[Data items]
● ● ● ●

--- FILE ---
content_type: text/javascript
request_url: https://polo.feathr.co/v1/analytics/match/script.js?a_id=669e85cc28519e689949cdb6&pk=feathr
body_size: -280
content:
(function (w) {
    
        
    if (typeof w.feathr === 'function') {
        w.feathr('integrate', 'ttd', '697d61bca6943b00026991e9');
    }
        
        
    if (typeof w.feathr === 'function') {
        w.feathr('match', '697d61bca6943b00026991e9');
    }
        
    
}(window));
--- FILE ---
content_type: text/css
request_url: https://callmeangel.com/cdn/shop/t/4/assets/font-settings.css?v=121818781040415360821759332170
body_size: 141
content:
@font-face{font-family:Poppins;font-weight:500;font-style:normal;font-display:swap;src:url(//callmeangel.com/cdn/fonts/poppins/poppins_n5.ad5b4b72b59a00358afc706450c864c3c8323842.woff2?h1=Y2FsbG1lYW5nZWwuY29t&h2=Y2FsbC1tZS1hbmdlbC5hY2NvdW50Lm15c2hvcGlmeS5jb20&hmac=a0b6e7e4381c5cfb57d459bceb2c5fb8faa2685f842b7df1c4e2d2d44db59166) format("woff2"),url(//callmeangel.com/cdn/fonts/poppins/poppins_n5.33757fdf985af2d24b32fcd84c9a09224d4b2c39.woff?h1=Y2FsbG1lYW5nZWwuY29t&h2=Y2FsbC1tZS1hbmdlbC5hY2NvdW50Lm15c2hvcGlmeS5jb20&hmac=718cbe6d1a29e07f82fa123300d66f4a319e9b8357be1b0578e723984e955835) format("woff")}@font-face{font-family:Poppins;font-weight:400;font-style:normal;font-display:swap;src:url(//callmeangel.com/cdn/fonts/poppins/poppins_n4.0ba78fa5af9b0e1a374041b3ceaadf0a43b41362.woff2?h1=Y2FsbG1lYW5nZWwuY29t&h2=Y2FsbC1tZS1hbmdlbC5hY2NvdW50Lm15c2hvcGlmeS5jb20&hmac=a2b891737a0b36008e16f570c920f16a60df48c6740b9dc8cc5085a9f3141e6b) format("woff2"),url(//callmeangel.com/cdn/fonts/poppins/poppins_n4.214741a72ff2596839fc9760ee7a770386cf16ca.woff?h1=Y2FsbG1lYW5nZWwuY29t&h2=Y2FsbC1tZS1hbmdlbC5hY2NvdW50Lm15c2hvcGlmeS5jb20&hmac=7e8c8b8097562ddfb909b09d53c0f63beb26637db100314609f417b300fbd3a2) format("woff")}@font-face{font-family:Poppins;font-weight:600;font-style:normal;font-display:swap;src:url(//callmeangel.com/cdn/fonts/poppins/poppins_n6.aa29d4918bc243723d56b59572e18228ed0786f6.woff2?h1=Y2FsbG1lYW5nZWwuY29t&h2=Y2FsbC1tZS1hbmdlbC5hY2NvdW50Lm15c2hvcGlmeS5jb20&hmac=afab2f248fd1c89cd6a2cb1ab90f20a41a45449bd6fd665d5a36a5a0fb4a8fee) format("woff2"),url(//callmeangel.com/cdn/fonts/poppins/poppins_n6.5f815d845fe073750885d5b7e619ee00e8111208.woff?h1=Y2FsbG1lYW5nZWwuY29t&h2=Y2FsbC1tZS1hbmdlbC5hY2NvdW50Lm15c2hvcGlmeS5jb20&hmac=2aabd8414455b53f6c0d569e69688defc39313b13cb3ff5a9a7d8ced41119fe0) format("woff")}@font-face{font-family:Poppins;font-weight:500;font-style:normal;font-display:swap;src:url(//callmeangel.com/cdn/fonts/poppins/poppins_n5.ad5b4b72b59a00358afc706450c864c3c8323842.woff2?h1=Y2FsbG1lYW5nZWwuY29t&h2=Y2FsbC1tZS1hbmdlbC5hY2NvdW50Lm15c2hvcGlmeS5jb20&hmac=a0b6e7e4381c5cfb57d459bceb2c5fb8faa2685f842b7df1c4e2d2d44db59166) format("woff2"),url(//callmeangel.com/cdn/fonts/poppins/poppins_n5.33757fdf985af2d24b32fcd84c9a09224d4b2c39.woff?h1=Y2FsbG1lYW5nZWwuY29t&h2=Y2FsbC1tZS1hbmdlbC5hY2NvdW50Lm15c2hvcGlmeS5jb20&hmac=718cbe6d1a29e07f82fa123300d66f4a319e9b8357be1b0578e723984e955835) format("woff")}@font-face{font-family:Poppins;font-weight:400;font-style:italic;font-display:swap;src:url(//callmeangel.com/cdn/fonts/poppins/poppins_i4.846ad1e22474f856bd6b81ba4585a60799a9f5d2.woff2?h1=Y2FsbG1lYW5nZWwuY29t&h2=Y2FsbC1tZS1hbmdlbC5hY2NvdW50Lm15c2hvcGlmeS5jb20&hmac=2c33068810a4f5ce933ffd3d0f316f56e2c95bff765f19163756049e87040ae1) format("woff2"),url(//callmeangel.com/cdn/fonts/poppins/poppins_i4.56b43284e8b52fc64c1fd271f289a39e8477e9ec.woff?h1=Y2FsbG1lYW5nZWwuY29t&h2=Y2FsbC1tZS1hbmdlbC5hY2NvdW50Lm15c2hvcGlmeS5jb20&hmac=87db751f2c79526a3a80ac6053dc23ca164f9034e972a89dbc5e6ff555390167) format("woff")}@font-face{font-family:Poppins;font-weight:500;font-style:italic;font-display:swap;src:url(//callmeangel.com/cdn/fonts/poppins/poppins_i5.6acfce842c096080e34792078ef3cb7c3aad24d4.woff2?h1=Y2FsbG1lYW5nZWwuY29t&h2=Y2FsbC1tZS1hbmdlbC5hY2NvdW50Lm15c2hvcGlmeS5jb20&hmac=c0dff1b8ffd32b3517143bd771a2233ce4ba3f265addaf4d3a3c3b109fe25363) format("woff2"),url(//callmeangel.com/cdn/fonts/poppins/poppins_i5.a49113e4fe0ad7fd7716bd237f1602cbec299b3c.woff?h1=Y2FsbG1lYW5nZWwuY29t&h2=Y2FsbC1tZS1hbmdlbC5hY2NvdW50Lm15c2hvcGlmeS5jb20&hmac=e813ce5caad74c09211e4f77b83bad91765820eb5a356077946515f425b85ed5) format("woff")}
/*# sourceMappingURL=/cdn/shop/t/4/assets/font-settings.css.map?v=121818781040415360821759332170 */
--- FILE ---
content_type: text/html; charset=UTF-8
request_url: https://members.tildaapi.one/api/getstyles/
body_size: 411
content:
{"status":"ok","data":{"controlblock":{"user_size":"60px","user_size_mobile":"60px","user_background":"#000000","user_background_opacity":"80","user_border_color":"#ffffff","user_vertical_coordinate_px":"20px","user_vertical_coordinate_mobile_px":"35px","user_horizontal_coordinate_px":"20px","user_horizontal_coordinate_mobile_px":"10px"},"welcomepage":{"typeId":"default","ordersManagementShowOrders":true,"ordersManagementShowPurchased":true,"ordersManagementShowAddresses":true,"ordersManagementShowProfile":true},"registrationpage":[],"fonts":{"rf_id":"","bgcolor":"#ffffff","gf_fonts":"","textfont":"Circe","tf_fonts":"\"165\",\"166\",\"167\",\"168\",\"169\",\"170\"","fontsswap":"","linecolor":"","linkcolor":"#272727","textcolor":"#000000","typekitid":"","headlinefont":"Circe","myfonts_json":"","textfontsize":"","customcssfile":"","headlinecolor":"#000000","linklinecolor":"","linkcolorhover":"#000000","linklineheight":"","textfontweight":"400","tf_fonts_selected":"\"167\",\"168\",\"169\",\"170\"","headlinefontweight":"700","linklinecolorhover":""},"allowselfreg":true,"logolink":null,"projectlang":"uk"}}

● ● ● ●

The lines above should be duplicated exactly.

--- FILE ---
content_type: text/javascript
request_url: https://polo.feathr.co/v1/analytics/match/script.js?a_id=669e85cc28519e689949cdb6&pk=feathr
body_size: -280
content:
(function (w) {
    
        
    if (typeof w.feathr === 'function') {
        w.feathr('integrate', 'ttd', '697d61bca6943b00026991e9');
    }
        
        
    if (typeof w.feathr === 'function') {
        w.feathr('match', '697d61bca6943b00026991e9');
    }
        
    
}(window));
--- FILE ---
content_type: text/css
request_url: https://callmeangel.com/cdn/shop/t/4/assets/font-settings.css?v=121818781040415360821759332170
body_size: 141
content:
@font-face{font-family:Poppins;font-weight:500;font-style:normal;font-display:swap;src:url(//callmeangel.com/cdn/fonts/poppins/poppins_n5.ad5b4b72b59a00358afc706450c864c3c8323842.woff2?h1=Y2FsbG1lYW5nZWwuY29t&h2=Y2FsbC1tZS1hbmdlbC5hY2NvdW50Lm15c2hvcGlmeS5jb20&hmac=a0b6e7e4381c5cfb57d459bceb2c5fb8faa2685f842b7df1c4e2d2d44db59166) format("woff2"),url(//callmeangel.com/cdn/fonts/poppins/poppins_n5.33757fdf985af2d24b32fcd84c9a09224d4b2c39.woff?h1=Y2FsbG1lYW5nZWwuY29t&h2=Y2FsbC1tZS1hbmdlbC5hY2NvdW50Lm15c2hvcGlmeS5jb20&hmac=718cbe6d1a29e07f82fa123300d66f4a319e9b8357be1b0578e723984e955835) format("woff")}@font-face{font-family:Poppins;font-weight:400;font-style:normal;font-display:swap;src:url(//callmeangel.com/cdn/fonts/poppins/poppins_n4.0ba78fa5af9b0e1a374041b3ceaadf0a43b41362.woff2?h1=Y2FsbG1lYW5nZWwuY29t&h2=Y2FsbC1tZS1hbmdlbC5hY2NvdW50Lm15c2hvcGlmeS5jb20&hmac=a2b891737a0b36008e16f570c920f16a60df48c6740b9dc8cc5085a9f3141e6b) format("woff2"),url(//callmeangel.com/cdn/fonts/poppins/poppins_n4.214741a72ff2596839fc9760ee7a770386cf16ca.woff?h1=Y2FsbG1lYW5nZWwuY29t&h2=Y2FsbC1tZS1hbmdlbC5hY2NvdW50Lm15c2hvcGlmeS5jb20&hmac=7e8c8b8097562ddfb909b09d53c0f63beb26637db100314609f417b300fbd3a2) format("woff")}@font-face{font-family:Poppins;font-weight:600;font-style:normal;font-display:swap;src:url(//callmeangel.com/cdn/fonts/poppins/poppins_n6.aa29d4918bc243723d56b59572e18228ed0786f6.woff2?h1=Y2FsbG1lYW5nZWwuY29t&h2=Y2FsbC1tZS1hbmdlbC5hY2NvdW50Lm15c2hvcGlmeS5jb20&hmac=afab2f248fd1c89cd6a2cb1ab90f20a41a45449bd6fd665d5a36a5a0fb4a8fee) format("woff2"),url(//callmeangel.com/cdn/fonts/poppins/poppins_n6.5f815d845fe073750885d5b7e619ee00e8111208.woff?h1=Y2FsbG1lYW5nZWwuY29t&h2=Y2FsbC1tZS1hbmdlbC5hY2NvdW50Lm15c2hvcGlmeS5jb20&hmac=2aabd8414455b53f6c0d569e69688defc39313b13cb3ff5a9a7d8ced41119fe0) format("woff")}@font-face{font-family:Poppins;font-weight:500;font-style:normal;font-display:swap;src:url(//callmeangel.com/cdn/fonts/poppins/poppins_n5.ad5b4b72b59a00358afc706450c864c3c8323842.woff2?h1=Y2FsbG1lYW5nZWwuY29t&h2=Y2FsbC1tZS1hbmdlbC5hY2NvdW50Lm15c2hvcGlmeS5jb20&hmac=a0b6e7e4381c5cfb57d459bceb2c5fb8faa2685f842b7df1c4e2d2d44db59166) format("woff2"),url(//callmeangel.com/cdn/fonts/poppins/poppins_n5.33757fdf985af2d24b32fcd84c9a09224d4b2c39.woff?h1=Y2FsbG1lYW5nZWwuY29t&h2=Y2FsbC1tZS1hbmdlbC5hY2NvdW50Lm15c2hvcGlmeS5jb20&hmac=718cbe6d1a29e07f82fa123300d66f4a319e9b8357be1b0578e723984e955835) format("woff")}@font-face{font-family:Poppins;font-weight:400;font-style:italic;font-display:swap;src:url(//callmeangel.com/cdn/fonts/poppins/poppins_i4.846ad1e22474f856bd6b81ba4585a60799a9f5d2.woff2?h1=Y2FsbG1lYW5nZWwuY29t&h2=Y2FsbC1tZS1hbmdlbC5hY2NvdW50Lm15c2hvcGlmeS5jb20&hmac=2c33068810a4f5ce933ffd3d0f316f56e2c95bff765f19163756049e87040ae1) format("woff2"),url(//callmeangel.com/cdn/fonts/poppins/poppins_i4.56b43284e8b52fc64c1fd271f289a39e8477e9ec.woff?h1=Y2FsbG1lYW5nZWwuY29t&h2=Y2FsbC1tZS1hbmdlbC5hY2NvdW50Lm15c2hvcGlmeS5jb20&hmac=87db751f2c79526a3a80ac6053dc23ca164f9034e972a89dbc5e6ff555390167) format("woff")}@font-face{font-family:Poppins;font-weight:500;font-style:italic;font-display:swap;src:url(//callmeangel.com/cdn/fonts/poppins/poppins_i5.6acfce842c096080e34792078ef3cb7c3aad24d4.woff2?h1=Y2FsbG1lYW5nZWwuY29t&h2=Y2FsbC1tZS1hbmdlbC5hY2NvdW50Lm15c2hvcGlmeS5jb20&hmac=c0dff1b8ffd32b3517143bd771a2233ce4ba3f265addaf4d3a3c3b109fe25363) format("woff2"),url(//callmeangel.com/cdn/fonts/poppins/poppins_i5.a49113e4fe0ad7fd7716bd237f1602cbec299b3c.woff?h1=Y2FsbG1lYW5nZWwuY29t&h2=Y2FsbC1tZS1hbmdlbC5hY2NvdW50Lm15c2hvcGlmeS5jb20&hmac=e813ce5caad74c09211e4f77b83bad91765820eb5a356077946515f425b85ed5) format("woff")}
/*# sourceMappingURL=/cdn/shop/t/4/assets/font-settings.css.map?v=121818781040415360821759332170 */
--- FILE ---
content_type: text/html; charset=UTF-8
request_url: https://members.tildaapi.one/api/getstyles/
body_size: 411
content:
{"status":"ok","data":{"controlblock":{"user_size":"60px","user_size_mobile":"60px","user_background":"#000000","user_background_opacity":"80","user_border_color":"#ffffff","user_vertical_coordinate_px":"20px","user_vertical_coordinate_mobile_px":"35px","user_horizontal_coordinate_px":"20px","user_horizontal_coordinate_mobile_px":"10px"},"welcomepage":{"typeId":"default","ordersManagementShowOrders":true,"ordersManagementShowPurchased":true,"ordersManagementShowAddresses":true,"ordersManagementShowProfile":true},"registrationpage":[],"fonts":{"rf_id":"","bgcolor":"#ffffff","gf_fonts":"","textfont":"Circe","tf_fonts":"\"165\",\"166\",\"167\",\"168\",\"169\",\"170\"","fontsswap":"","linecolor":"","linkcolor":"#272727","textcolor":"#000000","typekitid":"","headlinefont":"Circe","myfonts_json":"","textfontsize":"","customcssfile":"","headlinecolor":"#000000","linklinecolor":"","linkcolorhover":"#000000","linklineheight":"","textfontweight":"400","tf_fonts_selected":"\"167\",\"168\",\"169\",\"170\"","headlinefontweight":"700","linklinecolorhover":""},"allowselfreg":true,"logolink":null,"projectlang":"uk"}}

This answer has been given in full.